En Ferrol, la memoria no se lee en los decretos, sino en las manos curtidas de los que salían de madrugada hacia Bazán o hacia Astano, en los ojos cansados de los que sabían que aquel día podía costarles un accidente o algo peor. Yo lo viví. Soy hijo y nieto de obreros de los astilleros ferrolanos. Sé cómo trabajaban, cómo luchaban, y cómo muchos de ellos regresaban cubiertos de hollín o no regresaban en absoluto. Algunos quedaron carbonizados en los talleres, y era difícil incluso reconocerlos. No hay monumento suficiente para quienes entregaron tanto y recibieron tan poco.
Ferrol también tuvo sus mártires. En 1972 murieron dos trabajadores en una protesta por un convenio laboral, un hecho que marcó la memoria obrera de toda Galicia y de España entera. No luchaban por ideología, sino por justicia, por condiciones de trabajo humanas. Aquel episodio no fue un pie de página: fue un grito de dignidad que todavía resuena.

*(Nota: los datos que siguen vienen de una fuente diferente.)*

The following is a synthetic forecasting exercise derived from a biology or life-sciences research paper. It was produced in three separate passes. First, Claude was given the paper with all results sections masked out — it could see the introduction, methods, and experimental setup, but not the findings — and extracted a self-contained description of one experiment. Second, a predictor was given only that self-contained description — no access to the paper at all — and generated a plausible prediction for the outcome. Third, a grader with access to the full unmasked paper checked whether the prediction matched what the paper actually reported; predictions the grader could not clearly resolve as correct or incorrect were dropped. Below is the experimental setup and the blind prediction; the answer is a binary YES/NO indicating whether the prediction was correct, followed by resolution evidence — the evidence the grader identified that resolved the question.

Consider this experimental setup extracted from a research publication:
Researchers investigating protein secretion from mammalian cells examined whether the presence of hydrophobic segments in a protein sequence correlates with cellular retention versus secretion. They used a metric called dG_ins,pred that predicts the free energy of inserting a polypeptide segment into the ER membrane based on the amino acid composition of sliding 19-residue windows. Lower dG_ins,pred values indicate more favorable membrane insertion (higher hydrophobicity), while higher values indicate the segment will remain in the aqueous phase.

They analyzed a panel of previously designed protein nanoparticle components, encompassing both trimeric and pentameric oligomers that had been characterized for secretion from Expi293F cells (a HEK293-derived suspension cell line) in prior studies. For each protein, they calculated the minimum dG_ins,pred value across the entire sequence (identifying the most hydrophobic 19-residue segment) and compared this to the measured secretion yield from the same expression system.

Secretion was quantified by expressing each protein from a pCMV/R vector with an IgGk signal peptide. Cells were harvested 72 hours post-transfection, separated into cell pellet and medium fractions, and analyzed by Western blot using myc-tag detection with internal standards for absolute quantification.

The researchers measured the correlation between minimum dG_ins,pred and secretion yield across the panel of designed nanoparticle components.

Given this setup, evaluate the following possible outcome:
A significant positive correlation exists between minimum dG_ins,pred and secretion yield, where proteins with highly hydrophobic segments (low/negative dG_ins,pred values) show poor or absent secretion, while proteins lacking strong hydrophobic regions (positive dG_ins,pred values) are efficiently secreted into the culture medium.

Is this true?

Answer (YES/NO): YES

Y no se puede hablar de Ferrol sin recordar a los sacerdotes que se pusieron del lado del pueblo cuando hacerlo costaba caro. Gabriel Vázquez Seijas, Antonio Martínez Aneiros, José Chao Rego o Vicente Couce —éste último más tarde en América Latina sirviendo a los pobres— fueron hombres de fe, pero también de coraje. Pagaron con la cárcel su compromiso con los obreros, su decisión de abrir las puertas de la iglesia para que no fueran apaleados por la policía. Ferrol también tuvo un clero comprometido con la justicia social, una Iglesia que no miró hacia otro lado cuando la represión golpeaba a su gente.
Y, por supuesto, aquí nació Pablo Iglesias Posse, el fundador del socialismo español. Un hombre austero, que durmió en los portales y dedicó su vida a defender al pobre y al oprimido. Su cuna en Ferrol no es una anécdota, es una raíz. Su ejemplo forma parte del mismo ADN que hizo posible la construcción de buques y la formación de marinos: el esfuerzo, la disciplina, la solidaridad.
Por eso, cuando se habla de Ferrol, no basta con ensalzar su pasado militar o industrial. También hay que recordar su dimensión humana, su conciencia social, su lucha colectiva por una vida más justa. Reducir la memoria ferrolana solo a los arsenales o a los símbolos de la nación es tan injusto como negarle su aportación al progreso de España.
Ferrol no es un trofeo ideológico ni un campo de batalla política. Es una ciudad que ha sufrido, que ha trabajado, que ha creído y que ha luchado. Ferrol es el reflejo de un país entero: capaz de construir fragatas y de levantar conciencias. Y su memoria no debe dividirse entre unos y otros, sino reconocerse en su totalidad, con sus luces y sus sombras, con su orgullo y su dolor.
La verdadera memoria no selecciona, incluye. No se dicta, se comparte. No se usa, se honra. Y Ferrol, si ha de recibir algún día un reconocimiento oficial, que sea completo: a sus obreros y a sus ingenieros, a sus marinos y a sus sacerdotes, a sus muertos y a sus vivos, a todos los que desde esta ría han hecho historia sirviendo a España y a la justicia social.
Porque Ferrol no se explica con un solo relato, ni se resume en una sola bandera. Ferrol es acero, es fe, es sudor, es rebeldía. Es el orgullo de un pueblo que ha sabido mantener la cabeza alta en los buenos tiempos y en los malos. Y esa memoria, la que se escribe con manos obreras y con corazones limpios, es la que de verdad nos une.